● Stored data
-- -- --

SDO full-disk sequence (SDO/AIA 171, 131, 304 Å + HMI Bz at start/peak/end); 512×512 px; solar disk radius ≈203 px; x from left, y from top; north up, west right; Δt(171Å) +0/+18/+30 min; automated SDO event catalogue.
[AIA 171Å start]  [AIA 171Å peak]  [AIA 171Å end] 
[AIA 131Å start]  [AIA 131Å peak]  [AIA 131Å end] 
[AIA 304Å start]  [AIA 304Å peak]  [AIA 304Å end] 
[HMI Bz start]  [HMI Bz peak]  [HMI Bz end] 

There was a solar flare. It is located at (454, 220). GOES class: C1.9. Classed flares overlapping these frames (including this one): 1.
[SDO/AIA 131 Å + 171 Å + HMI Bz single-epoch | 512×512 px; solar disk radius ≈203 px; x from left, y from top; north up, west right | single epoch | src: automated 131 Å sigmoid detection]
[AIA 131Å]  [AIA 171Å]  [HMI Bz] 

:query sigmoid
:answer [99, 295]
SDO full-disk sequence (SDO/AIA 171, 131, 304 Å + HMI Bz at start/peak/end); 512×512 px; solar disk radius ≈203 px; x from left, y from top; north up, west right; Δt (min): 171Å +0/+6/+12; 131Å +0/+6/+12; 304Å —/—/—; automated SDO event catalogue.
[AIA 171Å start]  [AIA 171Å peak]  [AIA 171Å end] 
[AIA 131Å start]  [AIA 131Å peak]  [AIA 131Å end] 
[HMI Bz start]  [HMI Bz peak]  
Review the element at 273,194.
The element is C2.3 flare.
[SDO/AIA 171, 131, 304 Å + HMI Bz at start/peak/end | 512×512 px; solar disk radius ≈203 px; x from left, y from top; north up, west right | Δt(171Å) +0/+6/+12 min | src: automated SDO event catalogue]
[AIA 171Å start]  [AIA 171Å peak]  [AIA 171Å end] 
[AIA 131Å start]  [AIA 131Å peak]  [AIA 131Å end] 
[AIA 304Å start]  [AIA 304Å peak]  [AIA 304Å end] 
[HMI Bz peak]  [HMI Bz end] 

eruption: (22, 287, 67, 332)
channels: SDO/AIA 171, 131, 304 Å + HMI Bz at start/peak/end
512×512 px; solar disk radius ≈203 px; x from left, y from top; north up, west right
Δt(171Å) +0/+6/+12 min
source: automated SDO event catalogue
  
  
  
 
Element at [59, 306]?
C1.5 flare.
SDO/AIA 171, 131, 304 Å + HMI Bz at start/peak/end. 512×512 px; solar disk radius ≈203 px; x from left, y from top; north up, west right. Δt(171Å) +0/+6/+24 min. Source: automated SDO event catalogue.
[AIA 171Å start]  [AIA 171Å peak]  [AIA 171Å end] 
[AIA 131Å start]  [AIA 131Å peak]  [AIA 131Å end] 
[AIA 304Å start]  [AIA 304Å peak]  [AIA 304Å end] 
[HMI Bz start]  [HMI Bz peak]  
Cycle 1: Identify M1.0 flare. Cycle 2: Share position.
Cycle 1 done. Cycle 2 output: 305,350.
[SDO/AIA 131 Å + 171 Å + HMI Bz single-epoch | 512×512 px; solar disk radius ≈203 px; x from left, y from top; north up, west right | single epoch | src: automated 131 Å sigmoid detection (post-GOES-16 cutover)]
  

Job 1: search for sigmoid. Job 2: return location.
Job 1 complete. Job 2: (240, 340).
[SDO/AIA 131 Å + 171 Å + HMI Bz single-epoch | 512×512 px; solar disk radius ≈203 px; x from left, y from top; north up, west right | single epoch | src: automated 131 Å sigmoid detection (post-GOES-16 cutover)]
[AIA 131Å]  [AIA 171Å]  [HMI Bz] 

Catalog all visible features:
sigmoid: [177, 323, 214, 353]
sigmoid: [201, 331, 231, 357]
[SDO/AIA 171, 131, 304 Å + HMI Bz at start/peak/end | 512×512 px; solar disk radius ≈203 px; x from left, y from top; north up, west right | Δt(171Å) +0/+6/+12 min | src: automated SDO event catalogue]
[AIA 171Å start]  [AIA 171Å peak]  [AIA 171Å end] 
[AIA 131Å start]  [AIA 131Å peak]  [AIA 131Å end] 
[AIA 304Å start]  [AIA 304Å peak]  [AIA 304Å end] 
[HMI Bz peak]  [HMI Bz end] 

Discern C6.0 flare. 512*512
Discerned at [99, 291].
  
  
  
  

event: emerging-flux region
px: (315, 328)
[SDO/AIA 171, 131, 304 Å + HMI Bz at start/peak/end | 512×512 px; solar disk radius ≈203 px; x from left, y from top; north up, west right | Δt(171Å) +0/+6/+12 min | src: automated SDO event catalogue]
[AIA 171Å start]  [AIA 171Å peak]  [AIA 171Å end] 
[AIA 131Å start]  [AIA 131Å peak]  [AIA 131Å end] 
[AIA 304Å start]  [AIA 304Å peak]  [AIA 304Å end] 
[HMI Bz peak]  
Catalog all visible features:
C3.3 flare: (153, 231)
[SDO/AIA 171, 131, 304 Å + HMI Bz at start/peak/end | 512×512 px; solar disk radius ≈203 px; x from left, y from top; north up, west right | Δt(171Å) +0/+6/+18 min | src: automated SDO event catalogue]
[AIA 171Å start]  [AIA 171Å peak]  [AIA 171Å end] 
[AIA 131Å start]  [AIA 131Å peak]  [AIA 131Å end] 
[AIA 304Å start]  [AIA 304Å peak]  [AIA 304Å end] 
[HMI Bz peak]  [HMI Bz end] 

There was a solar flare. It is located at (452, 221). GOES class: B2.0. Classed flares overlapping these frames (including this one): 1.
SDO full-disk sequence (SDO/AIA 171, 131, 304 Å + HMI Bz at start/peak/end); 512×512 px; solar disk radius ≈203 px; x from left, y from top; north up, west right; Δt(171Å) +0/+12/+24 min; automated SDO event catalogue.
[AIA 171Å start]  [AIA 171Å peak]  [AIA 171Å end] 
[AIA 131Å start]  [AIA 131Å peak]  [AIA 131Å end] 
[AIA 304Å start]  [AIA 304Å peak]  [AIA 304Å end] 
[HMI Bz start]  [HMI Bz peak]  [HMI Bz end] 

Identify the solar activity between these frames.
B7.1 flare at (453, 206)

-- -- --

● Activity
Would you write out each entry precisely as it is given?

● Finished task
SDO full-disk sequence (SDO/AIA 171, 131, 304 Å + HMI Bz at start/peak/end); 512×512 px; solar disk radius ≈203 px; x from left, y from top; north up, west right; Δt(171Å) +0/+18/+30 min; automated SDO event catalogue.
[AIA 171Å start]  [AIA 171Å peak]  [AIA 171Å end] 
[AIA 131Å start]  [AIA 131Å peak]  [AIA 131Å end] 
[AIA 304Å start]  [AIA 304Å peak]  [AIA 304Å end] 
[HMI Bz start]  [HMI Bz peak]  [HMI Bz end] 

There was a solar flare. It is located at (454, 220). GOES class: C1.9. Classed flares overlapping these frames (including this one): 1.
[SDO/AIA 131 Å + 171 Å + HMI Bz single-epoch | 512×512 px; solar disk radius ≈203 px; x from left, y from top; north up, west right | single epoch | src: automated 131 Å sigmoid detection]
[AIA 131Å]  [AIA 171Å]  [HMI Bz] 

:query sigmoid
:answer [99, 295]
SDO full-disk sequence (SDO/AIA 171, 131, 304 Å + HMI Bz at start/peak/end); 512×512 px; solar disk radius ≈203 px; x from left, y from top; north up, west right; Δt (min): 171Å +0/+6/+12; 131Å +0/+6/+12; 304Å —/—/—; automated SDO event catalogue.
[AIA 171Å start]  [AIA 171Å peak]  [AIA 171Å end] 
[AIA 131Å start]  [AIA 131Å peak]  [AIA 131Å end] 
[HMI Bz start]  [HMI Bz peak]  
Review the element at 273,194.
The element is C2.3 flare.
[SDO/AIA 171, 131, 304 Å + HMI Bz at start/peak/end | 512×512 px; solar disk radius ≈203 px; x from left, y from top; north up, west right | Δt(171Å) +0/+6/+12 min | src: automated SDO event catalogue]
[AIA 171Å start]  [AIA 171Å peak]  [AIA 171Å end] 
[AIA 131Å start]  [AIA 131Å peak]  [AIA 131Å end] 
[AIA 304Å start]  [AIA 304Å peak]  [AIA 304Å end] 
[HMI Bz peak]  [HMI Bz end] 

eruption: (22, 287, 67, 332)
channels: SDO/AIA 171, 131, 304 Å + HMI Bz at start/peak/end
512×512 px; solar disk radius ≈203 px; x from left, y from top; north up, west right
Δt(171Å) +0/+6/+12 min
source: automated SDO event catalogue
  
  
  
 
Element at [59, 306]?
C1.5 flare.
SDO/AIA 171, 131, 304 Å + HMI Bz at start/peak/end. 512×512 px; solar disk radius ≈203 px; x from left, y from top; north up, west right. Δt(171Å) +0/+6/+24 min. Source: automated SDO event catalogue.
[AIA 171Å start]  [AIA 171Å peak]  [AIA 171Å end] 
[AIA 131Å start]  [AIA 131Å peak]  [AIA 131Å end] 
[AIA 304Å start]  [AIA 304Å peak]  [AIA 304Å end] 
[HMI Bz start]  [HMI Bz peak]  
Cycle 1: Identify M1.0 flare. Cycle 2: Share position.
Cycle 1 done. Cycle 2 output: 305,350.
[SDO/AIA 131 Å + 171 Å + HMI Bz single-epoch | 512×512 px; solar disk radius ≈203 px; x from left, y from top; north up, west right | single epoch | src: automated 131 Å sigmoid detection (post-GOES-16 cutover)]
  

Job 1: search for sigmoid. Job 2: return location.
Job 1 complete. Job 2: (240, 340).
[SDO/AIA 131 Å + 171 Å + HMI Bz single-epoch | 512×512 px; solar disk radius ≈203 px; x from left, y from top; north up, west right | single epoch | src: automated 131 Å sigmoid detection (post-GOES-16 cutover)]
[AIA 131Å]  [AIA 171Å]  [HMI Bz] 

Catalog all visible features:
sigmoid: [177, 323, 214, 353]
sigmoid: [201, 331, 231, 357]
[SDO/AIA 171, 131, 304 Å + HMI Bz at start/peak/end | 512×512 px; solar disk radius ≈203 px; x from left, y from top; north up, west right | Δt(171Å) +0/+6/+12 min | src: automated SDO event catalogue]
[AIA 171Å start]  [AIA 171Å peak]  [AIA 171Å end] 
[AIA 131Å start]  [AIA 131Å peak]  [AIA 131Å end] 
[AIA 304Å start]  [AIA 304Å peak]  [AIA 304Å end] 
[HMI Bz peak]  [HMI Bz end] 

Discern C6.0 flare. 512*512
Discerned at [99, 291].
  
  
  
  

event: emerging-flux region
px: (315, 328)
[SDO/AIA 171, 131, 304 Å + HMI Bz at start/peak/end | 512×512 px; solar disk radius ≈203 px; x from left, y from top; north up, west right | Δt(171Å) +0/+6/+12 min | src: automated SDO event catalogue]
[AIA 171Å start]  [AIA 171Å peak]  [AIA 171Å end] 
[AIA 131Å start]  [AIA 131Å peak]  [AIA 131Å end] 
[AIA 304Å start]  [AIA 304Å peak]  [AIA 304Å end] 
[HMI Bz peak]  
Catalog all visible features:
C3.3 flare: (153, 231)
[SDO/AIA 171, 131, 304 Å + HMI Bz at start/peak/end | 512×512 px; solar disk radius ≈203 px; x from left, y from top; north up, west right | Δt(171Å) +0/+6/+18 min | src: automated SDO event catalogue]
[AIA 171Å start]  [AIA 171Å peak]  [AIA 171Å end] 
[AIA 131Å start]  [AIA 131Å peak]  [AIA 131Å end] 
[AIA 304Å start]  [AIA 304Å peak]  [AIA 304Å end] 
[HMI Bz peak]  [HMI Bz end] 

There was a solar flare. It is located at (452, 221). GOES class: B2.0. Classed flares overlapping these frames (including this one): 1.
SDO full-disk sequence (SDO/AIA 171, 131, 304 Å + HMI Bz at start/peak/end); 512×512 px; solar disk radius ≈203 px; x from left, y from top; north up, west right; Δt(171Å) +0/+12/+24 min; automated SDO event catalogue.
[AIA 171Å start]  [AIA 171Å peak]  [AIA 171Å end] 
[AIA 131Å start]  [AIA 131Å peak]  [AIA 131Å end] 
[AIA 304Å start]  [AIA 304Å peak]  [AIA 304Å end] 
[HMI Bz start]  [HMI Bz peak]  [HMI Bz end] 

Identify the solar activity between these frames.
B7.1 flare at (453, 206)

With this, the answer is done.